John Gillam Justice (1825-1910)

John Gillam “J.G.” Justice was born on November 1, 1825, to Allen and Susan Justice, their first son. He grew up working on the family farm in Jackson County, Georgia. Bright and ambitious, he was drawn to both education and business. By 1850, at age 25, he was working locally as a teacher.

After his father’s death in 1858 and in the years leading up to the Civil War, John was living in Hartwell, Georgia, where he worked as a merchant and was involved in small-scale manufacturing. Unlike his brother Allen T. Justice and several other relatives, John did not enlist in the Confederate Army. He likely received an exemption—possibly as a teacher, or under agricultural and merchant provisions designed to preserve essential community functions.

Following the war, John returned to Jackson County and assumed responsibility for his family’s farm and household. He cared for his elderly mother, Susan (then 74), as well as his sister Susan Melvina Justice, the widow of John Flanigan (age 36), his sister Mary Ann Kissah Justice (31), and his young nephew, Allen Monso Flanigan (6). Also living in the household were two African American boys, Henry (13) and Joshua Moore (9), born in Virginia, who worked as farm laborers. John Gilliam Justice never married.

Peaches in Georgia

Educated, practical, and enterprising, John Justice had an eye for opportunity. While peaches had grown in Georgia since Spanish colonists first introduced them in the 16th century, before the Civil War they were raised mostly for household use or limited local markets. The expansion of railroads in the 1870s changed this. Fresh fruit could now be shipped north, and new peach varieties better suited to shipping—firmer, later-ripening types—were being developed. By the late 1870s and early 1880s, the first large commercial shipments of Georgia peaches were moving to Atlanta, Augusta, and beyond.
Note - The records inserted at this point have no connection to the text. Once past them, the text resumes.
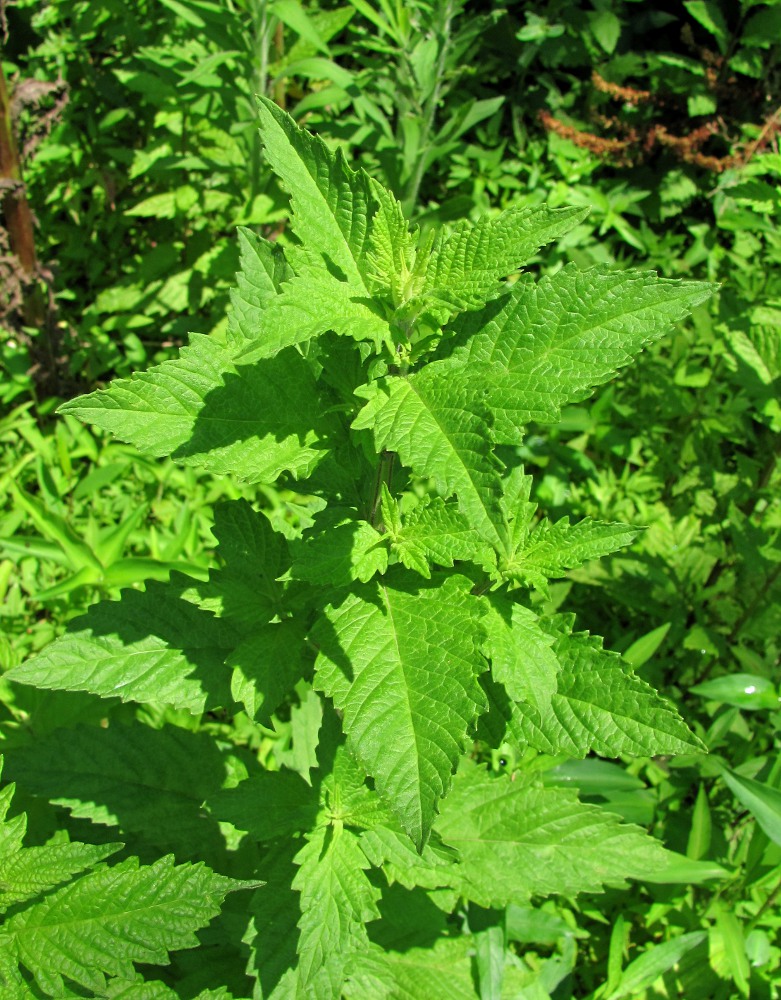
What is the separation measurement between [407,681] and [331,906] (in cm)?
53

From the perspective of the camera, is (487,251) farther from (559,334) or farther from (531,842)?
(531,842)

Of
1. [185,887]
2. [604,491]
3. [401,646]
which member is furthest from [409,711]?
[604,491]

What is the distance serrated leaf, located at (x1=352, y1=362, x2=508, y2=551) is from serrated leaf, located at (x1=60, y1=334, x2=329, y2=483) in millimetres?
195

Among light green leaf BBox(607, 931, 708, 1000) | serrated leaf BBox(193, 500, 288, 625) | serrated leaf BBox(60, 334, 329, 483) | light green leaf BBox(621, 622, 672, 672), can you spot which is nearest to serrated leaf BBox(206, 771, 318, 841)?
serrated leaf BBox(193, 500, 288, 625)

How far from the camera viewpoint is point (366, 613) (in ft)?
4.80

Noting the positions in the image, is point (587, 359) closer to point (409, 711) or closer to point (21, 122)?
point (409, 711)

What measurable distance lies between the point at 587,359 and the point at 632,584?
2.20 meters

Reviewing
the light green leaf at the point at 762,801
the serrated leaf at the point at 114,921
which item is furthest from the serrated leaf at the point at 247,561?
the light green leaf at the point at 762,801

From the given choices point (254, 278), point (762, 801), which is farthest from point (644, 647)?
point (254, 278)

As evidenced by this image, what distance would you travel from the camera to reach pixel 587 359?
4.31ft

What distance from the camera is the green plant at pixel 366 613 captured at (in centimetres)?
130

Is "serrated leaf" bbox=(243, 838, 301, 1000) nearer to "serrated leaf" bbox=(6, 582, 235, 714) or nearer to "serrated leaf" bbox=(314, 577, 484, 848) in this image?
"serrated leaf" bbox=(6, 582, 235, 714)

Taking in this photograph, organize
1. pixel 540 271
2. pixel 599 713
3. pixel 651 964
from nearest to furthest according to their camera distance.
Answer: pixel 599 713 → pixel 651 964 → pixel 540 271

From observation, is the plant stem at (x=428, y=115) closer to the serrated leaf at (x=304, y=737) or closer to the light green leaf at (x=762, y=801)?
the serrated leaf at (x=304, y=737)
Recognizing this potential, John Gillam Justice established the Jackson County Nursery in the early 1870s. He successfully operated it until his death in 1910. As early as 1878, The Forest News of Jefferson published a customer’s testimonial:

“Mr. J. G. Justice, Marcus, Ga. Dear Sir—The fruit trees I obtained from your nursery four years ago are now bearing, and the fruit comes fully up to your representation. It is the finest I have ever raised…” (Forest News, Jefferson, June 8, 1878).
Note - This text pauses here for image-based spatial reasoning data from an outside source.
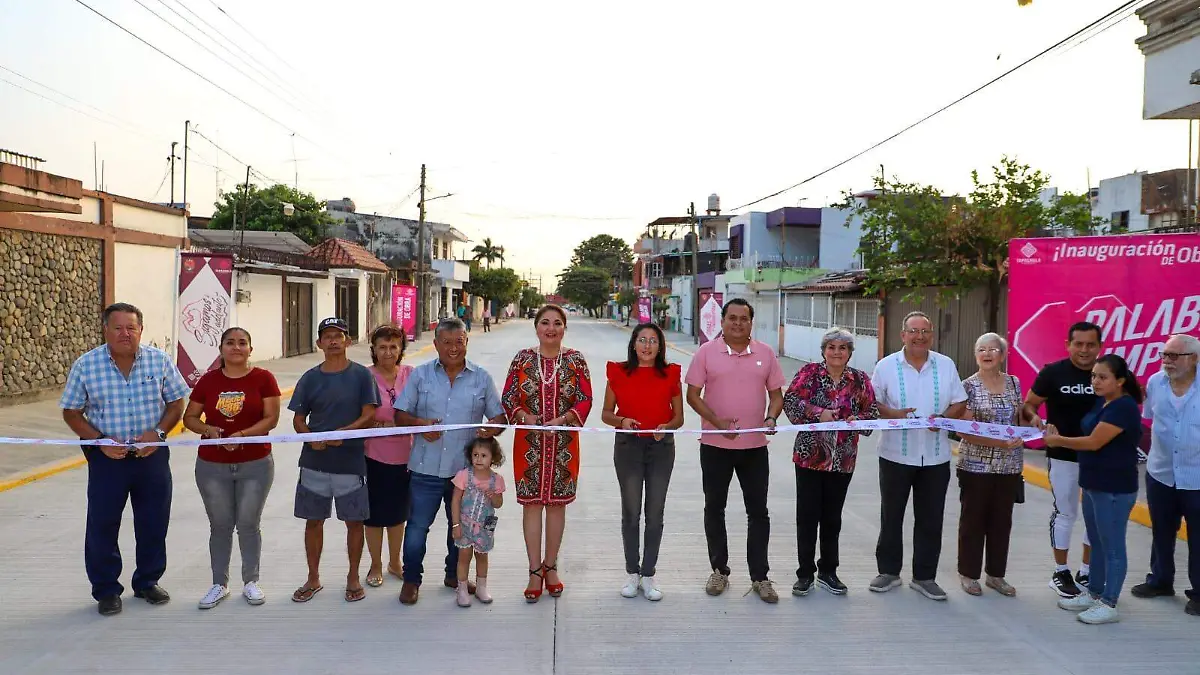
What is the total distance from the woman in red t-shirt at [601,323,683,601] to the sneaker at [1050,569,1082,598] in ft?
7.94

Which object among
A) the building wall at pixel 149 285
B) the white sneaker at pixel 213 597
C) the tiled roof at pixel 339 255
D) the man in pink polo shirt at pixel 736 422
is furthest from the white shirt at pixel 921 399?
the tiled roof at pixel 339 255

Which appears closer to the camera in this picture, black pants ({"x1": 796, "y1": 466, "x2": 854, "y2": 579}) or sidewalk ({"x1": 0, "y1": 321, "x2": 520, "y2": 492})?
black pants ({"x1": 796, "y1": 466, "x2": 854, "y2": 579})

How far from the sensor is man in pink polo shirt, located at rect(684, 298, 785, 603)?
519cm

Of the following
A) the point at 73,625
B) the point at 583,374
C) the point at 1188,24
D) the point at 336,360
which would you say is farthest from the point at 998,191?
the point at 73,625

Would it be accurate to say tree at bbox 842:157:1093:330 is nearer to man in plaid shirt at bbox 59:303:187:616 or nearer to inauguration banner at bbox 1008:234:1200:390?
inauguration banner at bbox 1008:234:1200:390

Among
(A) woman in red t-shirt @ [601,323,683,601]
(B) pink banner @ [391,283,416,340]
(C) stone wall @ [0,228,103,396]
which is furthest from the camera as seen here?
(B) pink banner @ [391,283,416,340]

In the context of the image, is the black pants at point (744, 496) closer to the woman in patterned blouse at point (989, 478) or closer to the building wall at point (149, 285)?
the woman in patterned blouse at point (989, 478)

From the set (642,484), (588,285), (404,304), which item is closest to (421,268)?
(404,304)

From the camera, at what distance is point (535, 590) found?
5102mm

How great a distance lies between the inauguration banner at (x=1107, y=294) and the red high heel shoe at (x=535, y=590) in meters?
6.22

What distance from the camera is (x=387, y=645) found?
14.5 feet

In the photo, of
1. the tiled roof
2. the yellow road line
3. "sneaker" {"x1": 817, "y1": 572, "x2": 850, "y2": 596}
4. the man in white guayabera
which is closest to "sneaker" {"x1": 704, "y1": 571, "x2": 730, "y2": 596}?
"sneaker" {"x1": 817, "y1": 572, "x2": 850, "y2": 596}

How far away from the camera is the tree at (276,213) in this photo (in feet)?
153

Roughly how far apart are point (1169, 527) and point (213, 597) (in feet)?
18.1
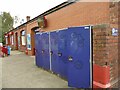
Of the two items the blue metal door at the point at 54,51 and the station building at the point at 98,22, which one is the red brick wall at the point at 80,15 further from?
the blue metal door at the point at 54,51

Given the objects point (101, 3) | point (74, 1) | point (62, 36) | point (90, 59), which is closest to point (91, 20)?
point (101, 3)

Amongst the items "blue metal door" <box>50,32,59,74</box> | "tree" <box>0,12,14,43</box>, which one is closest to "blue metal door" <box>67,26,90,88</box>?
"blue metal door" <box>50,32,59,74</box>

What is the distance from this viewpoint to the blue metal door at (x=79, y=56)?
17.1 ft

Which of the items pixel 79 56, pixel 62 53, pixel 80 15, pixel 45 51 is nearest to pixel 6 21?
pixel 45 51

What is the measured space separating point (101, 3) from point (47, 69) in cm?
410

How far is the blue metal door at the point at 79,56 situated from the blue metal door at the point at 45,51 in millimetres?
2792

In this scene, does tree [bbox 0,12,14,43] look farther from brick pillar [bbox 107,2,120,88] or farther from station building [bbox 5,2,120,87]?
brick pillar [bbox 107,2,120,88]

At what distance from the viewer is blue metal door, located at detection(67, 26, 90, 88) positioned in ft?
17.1

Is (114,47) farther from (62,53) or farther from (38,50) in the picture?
(38,50)

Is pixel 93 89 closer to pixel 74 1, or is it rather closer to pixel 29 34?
pixel 74 1

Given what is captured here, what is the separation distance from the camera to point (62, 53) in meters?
6.87

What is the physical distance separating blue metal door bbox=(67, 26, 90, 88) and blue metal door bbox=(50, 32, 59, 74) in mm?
1770

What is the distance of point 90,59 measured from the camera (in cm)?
510

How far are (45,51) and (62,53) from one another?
196 cm
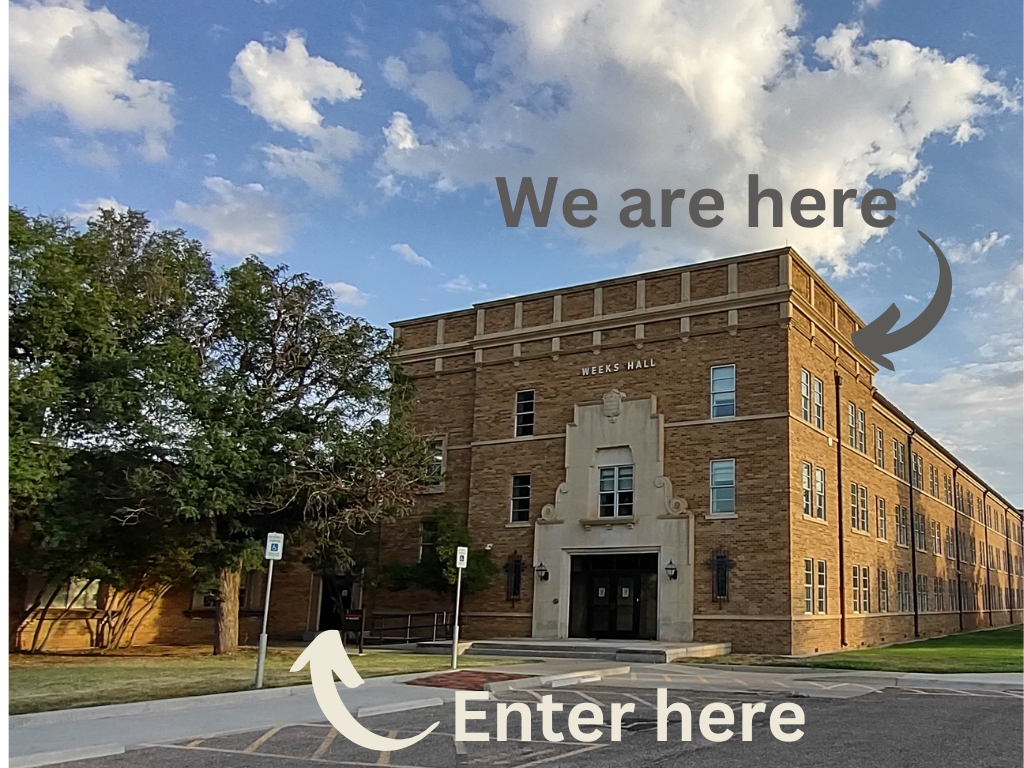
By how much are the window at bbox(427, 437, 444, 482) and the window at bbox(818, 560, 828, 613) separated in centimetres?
1060

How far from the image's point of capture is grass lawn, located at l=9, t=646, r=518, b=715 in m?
13.1

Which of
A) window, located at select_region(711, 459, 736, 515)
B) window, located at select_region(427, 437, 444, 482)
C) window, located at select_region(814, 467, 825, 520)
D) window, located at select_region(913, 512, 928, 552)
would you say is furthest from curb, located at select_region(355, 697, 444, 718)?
window, located at select_region(913, 512, 928, 552)

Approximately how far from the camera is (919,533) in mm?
38906

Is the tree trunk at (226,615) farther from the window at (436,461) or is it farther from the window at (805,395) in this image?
the window at (805,395)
Nearly three decades later, The Jackson Herald praised his work:

“Peach trees from the Jackson County Nursery made Peach Mountain …$10,000. The trees from this nursery are the best in the world.” (Jackson Herald, Jefferson, April 18, 1907).

John Gillam Justice’s Jackson County Nursery was thus active at the very start of Georgia’s commercial peach boom. He was among the first wave of nurserymen providing improved peach varieties to farmers eager to establish orchards for profit.

He died September 22, 1910. His marker at the Justice Cemetery, between his mother and his sister Martha, reads “With life and name unstained the good man dies”.